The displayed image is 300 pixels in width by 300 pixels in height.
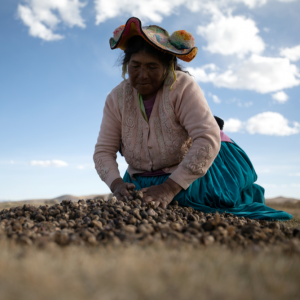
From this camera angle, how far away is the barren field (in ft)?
3.22

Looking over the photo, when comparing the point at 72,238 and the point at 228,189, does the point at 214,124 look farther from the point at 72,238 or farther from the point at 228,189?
the point at 72,238

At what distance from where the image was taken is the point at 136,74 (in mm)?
3020

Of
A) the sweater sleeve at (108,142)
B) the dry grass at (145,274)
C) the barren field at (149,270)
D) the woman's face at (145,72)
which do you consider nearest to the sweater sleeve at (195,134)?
the woman's face at (145,72)

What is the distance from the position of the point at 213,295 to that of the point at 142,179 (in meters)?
2.61

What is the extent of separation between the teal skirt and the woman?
11 millimetres

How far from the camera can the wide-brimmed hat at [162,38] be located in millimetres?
2949

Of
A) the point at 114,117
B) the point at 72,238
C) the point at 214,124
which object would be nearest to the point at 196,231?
the point at 72,238

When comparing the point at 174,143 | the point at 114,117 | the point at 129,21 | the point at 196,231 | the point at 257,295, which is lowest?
the point at 257,295

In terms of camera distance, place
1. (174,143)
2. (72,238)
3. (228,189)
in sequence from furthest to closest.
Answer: (228,189)
(174,143)
(72,238)

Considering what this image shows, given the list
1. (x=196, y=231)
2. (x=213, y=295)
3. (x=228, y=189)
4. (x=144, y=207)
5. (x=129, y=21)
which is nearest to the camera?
(x=213, y=295)

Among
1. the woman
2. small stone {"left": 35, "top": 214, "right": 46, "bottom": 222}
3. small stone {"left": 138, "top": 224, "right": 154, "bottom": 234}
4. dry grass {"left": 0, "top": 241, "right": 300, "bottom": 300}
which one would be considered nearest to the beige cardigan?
the woman

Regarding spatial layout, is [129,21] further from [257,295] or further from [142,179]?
[257,295]

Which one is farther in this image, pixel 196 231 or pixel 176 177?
pixel 176 177

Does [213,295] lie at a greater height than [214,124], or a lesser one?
lesser
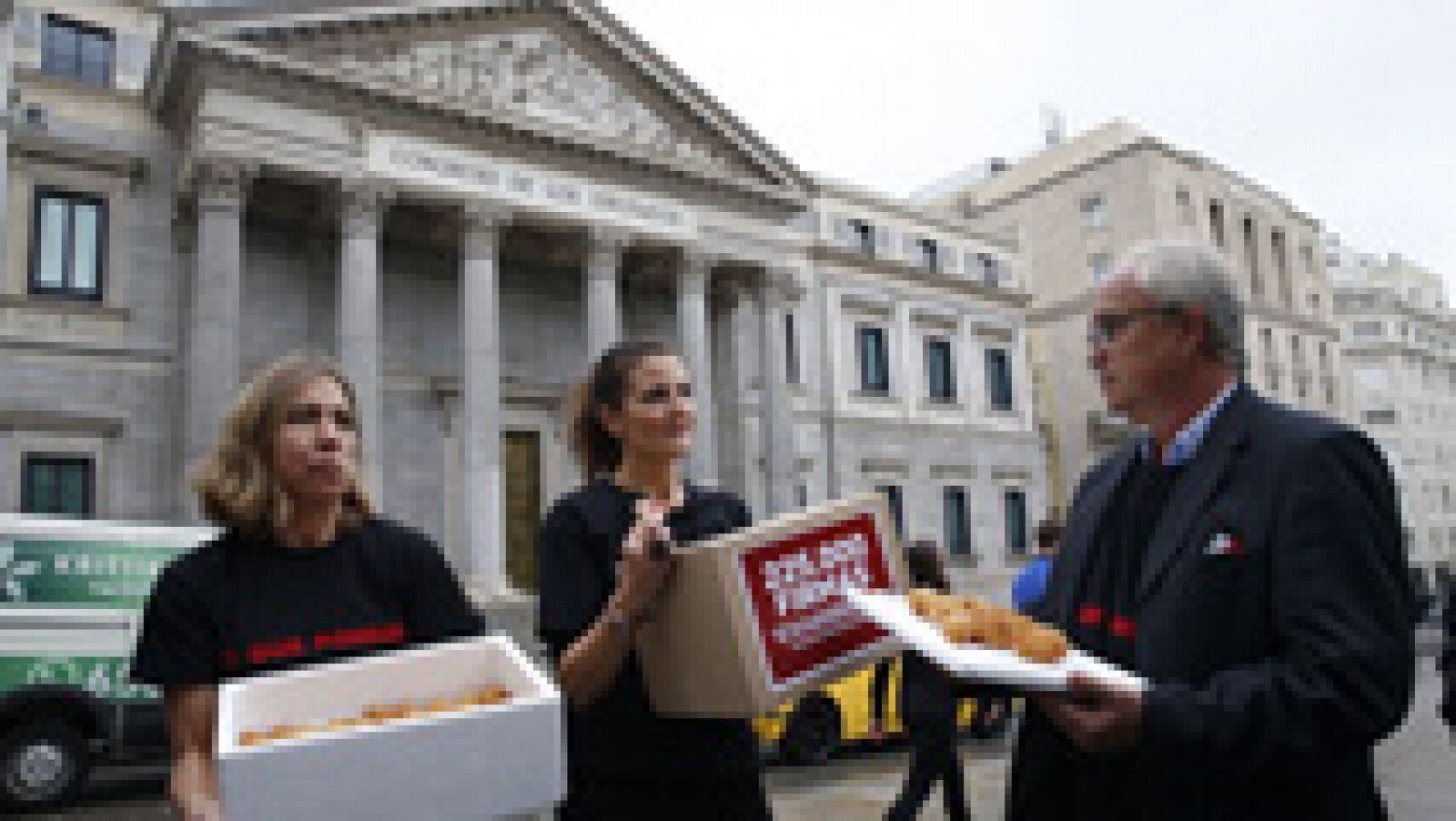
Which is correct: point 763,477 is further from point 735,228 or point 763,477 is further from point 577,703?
point 577,703

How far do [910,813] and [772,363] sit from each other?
66.9 ft

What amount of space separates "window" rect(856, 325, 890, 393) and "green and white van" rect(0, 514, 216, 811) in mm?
21813

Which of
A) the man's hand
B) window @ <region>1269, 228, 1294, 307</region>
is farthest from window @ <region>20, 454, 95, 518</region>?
window @ <region>1269, 228, 1294, 307</region>

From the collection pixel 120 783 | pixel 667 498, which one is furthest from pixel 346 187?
pixel 667 498

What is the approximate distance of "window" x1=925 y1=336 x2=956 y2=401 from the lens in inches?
1230

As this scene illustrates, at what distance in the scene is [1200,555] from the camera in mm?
1868

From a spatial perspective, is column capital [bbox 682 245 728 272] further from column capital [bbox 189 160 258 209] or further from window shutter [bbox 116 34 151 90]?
window shutter [bbox 116 34 151 90]

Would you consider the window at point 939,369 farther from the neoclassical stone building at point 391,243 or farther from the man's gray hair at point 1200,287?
the man's gray hair at point 1200,287

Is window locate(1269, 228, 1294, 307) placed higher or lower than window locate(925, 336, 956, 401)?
higher

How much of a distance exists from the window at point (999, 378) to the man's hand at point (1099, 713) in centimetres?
3232

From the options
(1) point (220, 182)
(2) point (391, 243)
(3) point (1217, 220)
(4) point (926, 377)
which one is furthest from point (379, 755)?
(3) point (1217, 220)

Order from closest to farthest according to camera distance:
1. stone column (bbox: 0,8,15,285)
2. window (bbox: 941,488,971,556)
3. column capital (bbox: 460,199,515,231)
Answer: stone column (bbox: 0,8,15,285) → column capital (bbox: 460,199,515,231) → window (bbox: 941,488,971,556)

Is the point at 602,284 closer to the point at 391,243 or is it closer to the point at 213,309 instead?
the point at 391,243

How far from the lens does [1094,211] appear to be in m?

****************

## TASK OBJECTIVE:
Repeat exactly, and only, the lines from the one containing "How far do [910,813]" through the end of the material.

## ANSWER TO THIS PROBLEM:
How far do [910,813] and [772,363] sit from each other?
66.9 ft

What amount of space separates "window" rect(856, 325, 890, 393) and "green and white van" rect(0, 514, 216, 811) in mm?
21813

Which of
A) the man's hand
B) window @ <region>1269, 228, 1294, 307</region>
is farthest from window @ <region>20, 454, 95, 518</region>?
window @ <region>1269, 228, 1294, 307</region>

From the collection pixel 120 783 | pixel 667 498, which one is furthest from pixel 346 187?
pixel 667 498

What is the approximate distance of "window" x1=925 y1=336 x2=956 y2=401 from the lens in inches?
1230

As this scene illustrates, at what distance in the scene is [1200,555] from the camera in mm?
1868

From a spatial perspective, is column capital [bbox 682 245 728 272] further from column capital [bbox 189 160 258 209] or further from window shutter [bbox 116 34 151 90]?
window shutter [bbox 116 34 151 90]

Would you consider the window at point 939,369 farther from the neoclassical stone building at point 391,243 or farther from the man's gray hair at point 1200,287?
the man's gray hair at point 1200,287

Is window locate(1269, 228, 1294, 307) placed higher or lower than window locate(925, 336, 956, 401)?
higher

How much of a distance exists from the window at point (999, 378) to the man's hand at point (1099, 713) in centimetres?
3232

From the options
(1) point (220, 182)
(2) point (391, 243)
(3) point (1217, 220)
(4) point (926, 377)
which one is furthest from point (379, 755)?
(3) point (1217, 220)

Order from closest to farthest according to camera distance:
1. stone column (bbox: 0,8,15,285)
2. window (bbox: 941,488,971,556)
3. column capital (bbox: 460,199,515,231)
Answer: stone column (bbox: 0,8,15,285) → column capital (bbox: 460,199,515,231) → window (bbox: 941,488,971,556)

Is the point at 602,284 closer to the point at 391,243 or is it closer to the point at 213,309 instead?
the point at 391,243

How far from the lens does [1094,211] appear to be in m?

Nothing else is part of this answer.